Around the same time, the migrant Punjabi community from Myanmar that arrived in Manipur in 1964 began trading in iron products, motor components, and spare parts. Patheja claims that it was the Punjabi and Marwari Jain families that expanded business in Moreh.

“We could not compete with the market in big cities of India, wherever we settled. It was difficult to survive. Some people suggested we travel to Moreh because we came from Myanmar and knew the language,” he says.

Patheja’s forefathers saw the wisdom in making Moreh their home. On reaching, they did what they knew best—trade.

“People with little capital managed to swap things. The Tamils first started trade in Moreh, but the Punjabis and Marwaris expanded it by dealing in all kinds of products, including motor parts, cosmetics, and confectionery,” he adds.

There are currently about 3,000 Tamils scattered across Moreh, and five families have “permanently left” the town since the ethnic conflict began, said KBS Maniam. The small community of Sikhs comprises about 12 houses and 20 people. These families do not wish to leave Moreh.

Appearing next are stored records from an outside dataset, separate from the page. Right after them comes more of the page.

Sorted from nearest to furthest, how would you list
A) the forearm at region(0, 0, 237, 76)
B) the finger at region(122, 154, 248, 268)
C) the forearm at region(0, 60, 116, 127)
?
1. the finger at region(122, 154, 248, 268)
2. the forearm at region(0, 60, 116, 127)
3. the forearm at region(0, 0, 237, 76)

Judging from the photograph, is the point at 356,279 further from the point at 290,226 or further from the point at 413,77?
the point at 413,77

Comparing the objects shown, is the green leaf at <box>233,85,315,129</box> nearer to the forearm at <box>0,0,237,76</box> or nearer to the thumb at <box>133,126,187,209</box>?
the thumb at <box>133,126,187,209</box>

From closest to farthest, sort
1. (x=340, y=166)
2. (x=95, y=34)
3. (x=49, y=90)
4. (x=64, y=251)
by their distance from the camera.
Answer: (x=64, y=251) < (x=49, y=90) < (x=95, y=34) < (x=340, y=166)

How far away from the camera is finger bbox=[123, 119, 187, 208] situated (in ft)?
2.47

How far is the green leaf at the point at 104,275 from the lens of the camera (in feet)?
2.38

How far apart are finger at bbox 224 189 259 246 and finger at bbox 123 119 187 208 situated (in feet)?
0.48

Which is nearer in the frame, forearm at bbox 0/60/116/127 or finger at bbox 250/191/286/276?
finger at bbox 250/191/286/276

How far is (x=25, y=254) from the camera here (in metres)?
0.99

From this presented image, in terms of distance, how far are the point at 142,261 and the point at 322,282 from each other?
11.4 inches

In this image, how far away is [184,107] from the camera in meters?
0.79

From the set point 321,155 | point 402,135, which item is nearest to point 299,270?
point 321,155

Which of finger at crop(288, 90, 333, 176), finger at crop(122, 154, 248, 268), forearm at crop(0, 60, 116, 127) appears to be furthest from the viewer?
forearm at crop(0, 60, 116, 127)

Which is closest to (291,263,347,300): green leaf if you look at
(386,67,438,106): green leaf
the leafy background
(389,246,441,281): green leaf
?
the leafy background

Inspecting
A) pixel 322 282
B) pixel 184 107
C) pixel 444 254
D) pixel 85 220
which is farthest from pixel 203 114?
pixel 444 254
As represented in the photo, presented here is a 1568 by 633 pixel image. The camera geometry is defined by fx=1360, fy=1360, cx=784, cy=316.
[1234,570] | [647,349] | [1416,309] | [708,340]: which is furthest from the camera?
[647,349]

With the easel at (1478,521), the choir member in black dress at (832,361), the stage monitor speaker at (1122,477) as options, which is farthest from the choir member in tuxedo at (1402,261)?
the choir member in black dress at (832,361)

Also read: Chaos in Myanmar moving closer to Indian border, aerial bombings around 4 km from Manipur


‘Where shall we go?’

Every day, Rajni and her sister Lakshmi (name changed) travel to Moreh from Tamu with packs of readymade clothes and pay Rs 100 for the to-and-fro journey. Reaching an undisclosed location near the border, they hire Indian auto drivers to reach the Moreh market. These days, they barely sell two garments a day.

On paper, the Free Movement Regime (FMR) between India and Myanmar allows tribals living along the border areas to travel 16 km into each other’s country without a visa. It was implemented in 2018 to boost local trade and business, but it became a thorny issue after the 2021 coup.

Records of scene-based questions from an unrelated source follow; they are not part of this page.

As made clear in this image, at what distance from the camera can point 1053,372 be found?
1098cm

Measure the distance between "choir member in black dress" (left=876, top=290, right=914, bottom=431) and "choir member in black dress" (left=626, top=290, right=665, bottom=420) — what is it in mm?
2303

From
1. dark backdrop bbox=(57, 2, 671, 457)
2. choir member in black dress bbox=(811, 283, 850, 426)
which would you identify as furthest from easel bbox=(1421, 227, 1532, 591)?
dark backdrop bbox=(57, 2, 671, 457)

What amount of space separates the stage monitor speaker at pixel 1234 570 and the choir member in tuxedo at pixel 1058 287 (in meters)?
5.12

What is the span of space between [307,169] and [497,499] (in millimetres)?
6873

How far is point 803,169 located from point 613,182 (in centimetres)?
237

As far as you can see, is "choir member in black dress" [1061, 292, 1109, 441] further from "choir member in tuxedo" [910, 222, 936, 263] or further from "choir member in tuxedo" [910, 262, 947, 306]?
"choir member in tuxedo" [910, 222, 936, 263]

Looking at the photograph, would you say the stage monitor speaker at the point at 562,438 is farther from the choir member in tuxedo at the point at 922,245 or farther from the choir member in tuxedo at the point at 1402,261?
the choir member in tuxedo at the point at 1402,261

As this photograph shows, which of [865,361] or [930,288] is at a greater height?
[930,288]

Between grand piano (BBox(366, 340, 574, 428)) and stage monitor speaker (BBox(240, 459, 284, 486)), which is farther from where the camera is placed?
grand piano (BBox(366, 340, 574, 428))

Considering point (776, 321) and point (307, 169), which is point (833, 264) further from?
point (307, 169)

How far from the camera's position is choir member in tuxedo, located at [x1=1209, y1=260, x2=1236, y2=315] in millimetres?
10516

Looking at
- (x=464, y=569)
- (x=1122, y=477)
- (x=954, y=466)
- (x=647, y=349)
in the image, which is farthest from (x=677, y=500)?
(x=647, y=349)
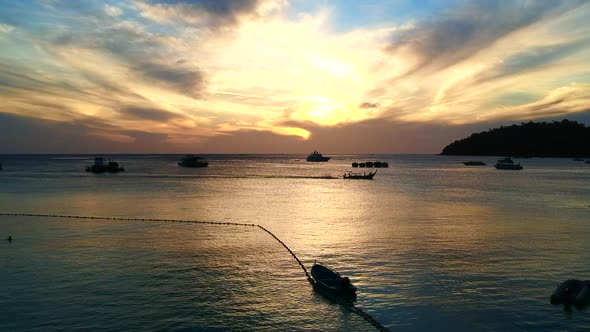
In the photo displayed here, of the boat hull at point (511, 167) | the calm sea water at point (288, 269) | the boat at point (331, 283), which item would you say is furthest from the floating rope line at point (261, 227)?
the boat hull at point (511, 167)

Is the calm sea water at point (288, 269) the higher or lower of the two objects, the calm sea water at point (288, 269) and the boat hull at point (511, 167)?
the lower

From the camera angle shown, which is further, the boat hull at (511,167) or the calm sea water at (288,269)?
the boat hull at (511,167)

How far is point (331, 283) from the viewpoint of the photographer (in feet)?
69.9

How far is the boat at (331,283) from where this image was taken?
20.7m

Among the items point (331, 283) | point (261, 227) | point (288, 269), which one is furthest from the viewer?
point (261, 227)

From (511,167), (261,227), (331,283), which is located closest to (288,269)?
(331,283)

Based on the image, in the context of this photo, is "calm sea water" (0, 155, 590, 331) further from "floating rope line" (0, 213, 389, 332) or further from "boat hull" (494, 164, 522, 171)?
"boat hull" (494, 164, 522, 171)

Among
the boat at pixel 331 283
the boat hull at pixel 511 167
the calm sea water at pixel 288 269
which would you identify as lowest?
the calm sea water at pixel 288 269

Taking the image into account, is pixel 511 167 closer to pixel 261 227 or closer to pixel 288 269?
pixel 261 227

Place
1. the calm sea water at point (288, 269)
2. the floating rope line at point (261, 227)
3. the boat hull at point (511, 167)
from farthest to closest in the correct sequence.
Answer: the boat hull at point (511, 167) → the calm sea water at point (288, 269) → the floating rope line at point (261, 227)

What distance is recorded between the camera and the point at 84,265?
2617 cm

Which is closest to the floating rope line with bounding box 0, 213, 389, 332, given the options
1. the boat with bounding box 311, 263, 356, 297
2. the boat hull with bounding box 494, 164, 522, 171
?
the boat with bounding box 311, 263, 356, 297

The international border between Northeast India and Myanmar remains a viable option for smugglers, traffickers, and insurgents. The Assam Rifles, Manipur Police, and its Narcotics and Affairs of Border have been routinely seizing huge quantities of drugs, weapons and illegal goods. Both sides of the border have also been fighting a common war — against insurgency.

But ethnic and cultural ties between the two regions run deep, and borders delineated by the British remain porous despite the Indian government sealing all entry points to stem the tide of refugees. On 25 August, the Tengnoupal administration started capturing the biometrics of “identified illegal immigrants” from Myanmar, a government official said.

“Many Myanmar nationals and Nepalis from Sagaing Region have entered Moreh for safety and are living as refugees,” says Patheja. But it cuts both ways. Rajni and her sister had also met a few Moreh residents in Tamu who had fled the violence. “The Nepalis donated clothes to them,” she says.

By noon, a sense of restiveness ripples through the Moreh market. Curfew is just two hours away, and it’s time to cross the border. Aunty A,  Rajni, and the other vendors start packing their unsold items, baked goods, powders, balms, and cosmetics.

Business is now shifting to Thailand and China borders. And people from Tamu are migrating to cities like Mandalay, Yangon, Monywa, and border areas – NUG official

Jhagalal Dkl and his wife, also from Tamu, pack the undergarments they hawk at Moreh. They are uncertain if they will return the next day.

“In Myanmar, there is only gunfight — no income, no food, no safety. In India, too, the authorities don’t sympathise with us. They don’t let us reach the market. At times, they won’t even allow us to sit near the border. Where shall we go?” he asks.